The four co-chairs served under Presidents George W. Bush, Barack Obama and Donald J. Trump and seek to work with communities to address the growing national crisis of hate-fueled violence and protect human dignity
WASHINGTON, Sept. 15, 2022 /PRNewswire/ -- At today's United We Stand Summit at the White House to counter hate-fueled violence, a bipartisan group of former Directors of the White House Domestic Policy Council from the last three presidential administrations announced Dignity.us, a Citizens' Initiative to Address Hate-Fueled Violence in America. The non-partisan effort addresses a disturbing and accelerating decline in mutual trust in America and an increase in targeted hate and violence. Hate-fueled violence, for which data was first collected in 1990, has reached levels not seen since the aftermath of 9/11 and undercuts the bonds of mutual respect that make self-government possible.
The initiative will act quickly to hear and learn from diverse points of view from around the country – including communities such as Buffalo, N.Y., Charleston, S.C., El Paso, Texas, Nickel Mines, Pa., Orlando, Fla., Pittsburgh, and Uvalde, Texas, that have drawn strength and resilience from the heart of suffering. It will then examine the evidence and develop a set of recommendations sourced from the nation and move with a sense of urgency toward implementation. The effort is also designed to support communities that often work in isolation in the aftermath of violence and can make common cause across communities in a spirit of national unity.
The initiative is co-chaired by John Bridgeland, Cecilia Muñoz, Melody Barnes and Joe Grogan (former Directors of the White House Domestic Policy Council under Presidents George W. Bush, Barack Obama and Donald J. Trump, respectively) and supported by the presidential centers or foundations of Presidents Barack Obama, George W. Bush, William J. Clinton and Gerald R. Ford.
"Too many Americans today are fearful as they participate in everyday life – praying, learning, working, or casting a ballot – and worry about being targeted and even killed for who they are or what they believe," said co-chairs Bridgeland, Muñoz, Barnes and Grogan in a joint statement announcing the initiative. "Sadly, many Americans look upon each other as enemies in disguise and too many communities are grieving for loved ones lost to hate.
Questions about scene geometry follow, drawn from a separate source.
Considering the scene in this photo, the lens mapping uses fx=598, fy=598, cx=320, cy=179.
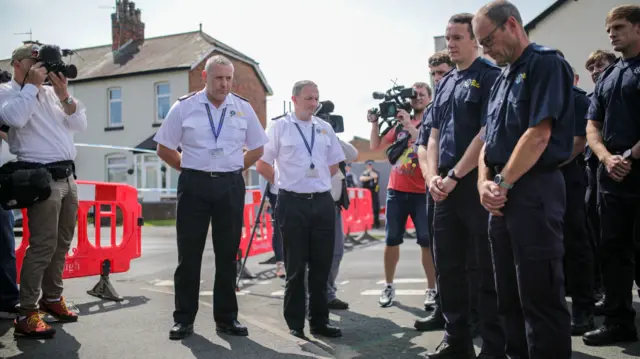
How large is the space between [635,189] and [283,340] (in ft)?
9.46

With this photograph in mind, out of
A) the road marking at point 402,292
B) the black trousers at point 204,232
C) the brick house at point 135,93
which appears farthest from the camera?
the brick house at point 135,93

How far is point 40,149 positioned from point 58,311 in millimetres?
1378

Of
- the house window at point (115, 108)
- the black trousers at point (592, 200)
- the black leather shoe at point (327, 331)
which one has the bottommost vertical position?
the black leather shoe at point (327, 331)

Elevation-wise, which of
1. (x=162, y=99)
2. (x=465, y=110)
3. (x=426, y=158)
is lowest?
(x=426, y=158)

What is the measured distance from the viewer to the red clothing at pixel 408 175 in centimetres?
598

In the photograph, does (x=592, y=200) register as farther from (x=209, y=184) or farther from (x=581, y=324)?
(x=209, y=184)

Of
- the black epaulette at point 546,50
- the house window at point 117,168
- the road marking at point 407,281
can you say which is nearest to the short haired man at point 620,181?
the black epaulette at point 546,50

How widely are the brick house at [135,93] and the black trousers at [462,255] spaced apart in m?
26.3

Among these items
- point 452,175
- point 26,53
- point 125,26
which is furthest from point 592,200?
point 125,26

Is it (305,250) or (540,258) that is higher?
(540,258)

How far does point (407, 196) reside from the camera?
6.08 meters

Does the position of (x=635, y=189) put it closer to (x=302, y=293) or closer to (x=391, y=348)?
(x=391, y=348)

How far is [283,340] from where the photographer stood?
4582mm

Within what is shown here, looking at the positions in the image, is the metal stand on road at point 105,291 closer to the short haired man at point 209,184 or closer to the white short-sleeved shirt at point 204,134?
the short haired man at point 209,184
We will learn from communities that have experienced hatred and violence, together with others working on this challenge, to boost prevention, response, resilience and renewal."
The initiative seeks to begin by listening and learning from:
- Communities across 50 states, the territories and tribal lands that have directly experienced hate-fueled violence, and those working to address it — including leaders in schools, workplaces, faith-based institutions, law enforcement, government and among youth;
- Leading researchers and experts who have studied the problem and have evidence of effective solutions;
- Nonprofits, associations and foundations that have worked to address hatred, violence and division and to build bridges across differences; and
- Those who have left groups affiliated with hatred and violence to understand their motivations for joining and why they left.
The effort is supported by a bipartisan group of foundations — David and Lucile Packard Foundation, Democracy Fund, Ford Foundation, Kettering Foundation, MacArthur Foundation, Omidyar Network, Open Society Foundations, Rockefeller Brothers Fund, Silicon Valley Community Foundation, Stand Together, W.K. Kellogg Foundation, William and Flora Hewlett Foundation and more than 40 community foundations across the United States.